The parish church of St. Michael, originally known as the Church of St. Nicholas, was first built in the Middle Ages, and first mentioned in 1301. The church was enlarged around 1600, then renovated in 1784, 1858, and 1950. It has Renaissance and Silesian Baroque elements, and was built of brick and stone. The church has many historical objects of worship, including a 16th-century crucifix and a Baroque monstrance of the 17th century. In the church is the 1548 tombstone of local governor, Nicholas Lesoty, a work of Reinaissance design with a bas-relief stone knight. Around the church stretches a medieval stone wall. There is also a large manor house near the village, built in the mid-18th century in the late Baroque style for a local landowning family. It has a very impressive grand staircase and private chapel. It is currently private property.

In the 18th century the village passed to the Kingdom of Prussia, and in 1871 it became part of unified Germany, within which it belonged to the district of Landkreis Neustadt O.S. In the Upper Silesia plebiscite of 20 March 1921 419 villagers voted to remain with Germany and 76 voted to join the newly restored state of Poland. In the Dobrau Gutsbezirk, the local municipal council, 80 people voted for Germany and six for Poland. As a result, Dobrau remained in Germany. In 1933 the village had 628 inhabitants, but by 1939 its population had decreased to 583 people.

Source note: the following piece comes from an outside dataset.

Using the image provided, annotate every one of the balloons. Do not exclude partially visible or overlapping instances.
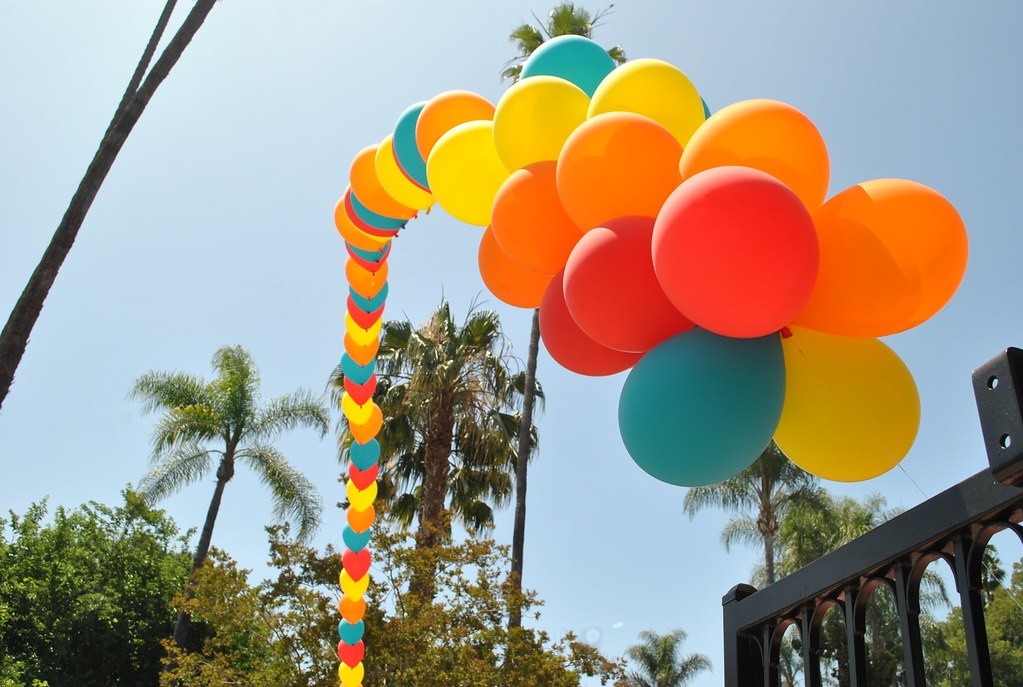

In 1945 the village became again part of Poland and the German population was largely expelled in accordance with the Potsdam Agreement, dramatically reducing the town's population; it has not since reached its former size. The village was renamed to its historic Polish name Pisarzowice. The village was administratively part of the Silesian Voivodeship. In 1950 it was reassigned to Opole Voivodeship, and in 1999 reassigned from Prudnik County to Krapkowice County. On 17 May 2006 the entire commune of Strzeleczki was declared bilingual in Polish and German, and on 24 November 2008 the old name German name Schreibersdorf was also made official.